THEY'RE GOING TO TURN ON THE LARGE HADRON COLLIDER TODAY! Okay, technically Wednesday, but it'll still be Tuesday here. And technically, its not the first time it's been turned on, and they're not going to actually bash any particles together today. Today is more like a test run. The big show will be in October. But this test is enough to get super-stoked over... because if they manage to get a particle beam all the way around the 17 mile circle, all systems are go for launch and some really important questions can finally be answered, like:
- Is time travel possible?
- What about alternate universes?
- Does the Higgs-Boson particle actually exist?
- If it doesn't, what gives matter its mass?
- Can Daleks really come get me?
- We know Daleks can go up stairs now, but how about a spiral staircase? Am I cool if I'm up one of them?
Okay, so maybe it won't answer those last two. But you have no idea how exciting this is to someone like me, someone who sees this as a brave new frontier, the horizon of a world that, with luck and science, might someday be just like an episode of Dr. Who.
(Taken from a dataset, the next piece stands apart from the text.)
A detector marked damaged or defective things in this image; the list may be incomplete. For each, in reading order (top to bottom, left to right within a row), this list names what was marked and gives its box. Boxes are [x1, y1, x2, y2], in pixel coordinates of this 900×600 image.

Now, before you go picking out ugly wallpaper for your Tardis, there is an ugly side to all of this physics fun (aside from the face that for seven years I have been consistently misreading the name of the LHC as "Large Hard-On Collider"). You see, just like with awesomely huge space rocks, someone has to get their panties all in a bunch about the end of the world, and how we're all doomed. Seriously, people, can't you just enjoy the science without ruining it for everyone else?
But here is what they're worried about:
"It's going to make a black hole that sucks up the earth." This is what happens when someone prone to paranoia and overreaction knows enough about something to formulate a worst case scenario, which they will then obsessively cling to until the world DOESN'T end and they just look foolish. For those who need a primer, a black hole is typically what happens when a star collapses. It leaves a spot of like, super compressed gravity. We can't see them, but we know they're there, because we can see what they're doing to nearby stars and galaxies by just sitting around. A black hole's gravitational field is inescapable; much like your crotchety neighbor's porch when you were growing up, if you throw a tennis ball over there, it is not coming back.
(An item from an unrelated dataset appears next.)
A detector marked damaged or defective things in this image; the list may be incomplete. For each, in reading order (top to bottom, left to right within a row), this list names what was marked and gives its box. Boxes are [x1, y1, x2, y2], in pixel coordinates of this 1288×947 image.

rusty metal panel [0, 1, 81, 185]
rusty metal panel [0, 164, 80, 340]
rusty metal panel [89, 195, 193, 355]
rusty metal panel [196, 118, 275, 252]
Now, the fear of most armchair scaredypantses is that the LHC will create a microscopic black hole, which will swallow up mass, becoming bigger and bigger and bigger until it sucks us up. Which, I guess, could happen, theoretically, if not for something called Hawking Radiation.
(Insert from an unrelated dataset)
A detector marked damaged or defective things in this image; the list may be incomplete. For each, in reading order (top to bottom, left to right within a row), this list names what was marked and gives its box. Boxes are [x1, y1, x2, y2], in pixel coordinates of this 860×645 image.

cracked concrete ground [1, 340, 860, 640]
Stephen Hawking theorizes that all black holes emit radiation, and that, for example, a non-rotating Swarzschild black hole that is very, very tiny is going to burn up energy faster than it can collect mass. Without significant mass, it cannot collect mass at a higher rate, and therefore will fizzle out. So, I guess you could say that according to the theory of Hawking Radiation, black holes are like Katamari... you can only pick up things that will stick to your Katamari, and if you can't pick little stuff up fast enough, your timer is going to run out before you can pick up the big stuff and the Prince is going to shoot lightning at you from his magnificent eyes.
Now, this is where the paranoid conspiracy theorists' argument gets really fun. They throw a fit about how this microscopic black hole is going to magically stuff crap into its gaping maw and grow big enough to gobble up the planet because Hawking Radiation is an unproven theory.
Even if I explain it, it won't make any more sense, but I'll give it a try. Armchair physicists are pretty sure that Stephen Hawking, arguably the most brilliant theoretical physicist of our time, is wrong. No, wait, that's not quite it either. Armchair physicists are pretty sure that Stephen Hawking, arguably the most brilliant theoretical physicist of our time, is wrong, AND they, who have learned what they know about physics from the National Geographic Channel, are RIGHT.
My verdict: We're not going to get eaten up by a black hole created by the LHC. The LHC has the potential to create microscopic black holes, and that is a GOOD THING. It will give us a chance to observe that which has until now been unobservable... you know, theories like, oh, I don't know, HAWKING RADIATION. And even if Stephen Hawking is wrong, you're still an idiot, because the baby black holes will be high-tailing it out of the earth's gravitation, and likely won't be able to accumulate enough mass to become a threat until they're winging out through space, at which point they will slow to a crawl and eventually stop, having run out of breath after their proton buffet.
So, chill out, enjoy the LHC, and begin planning your Dalek escape routes now.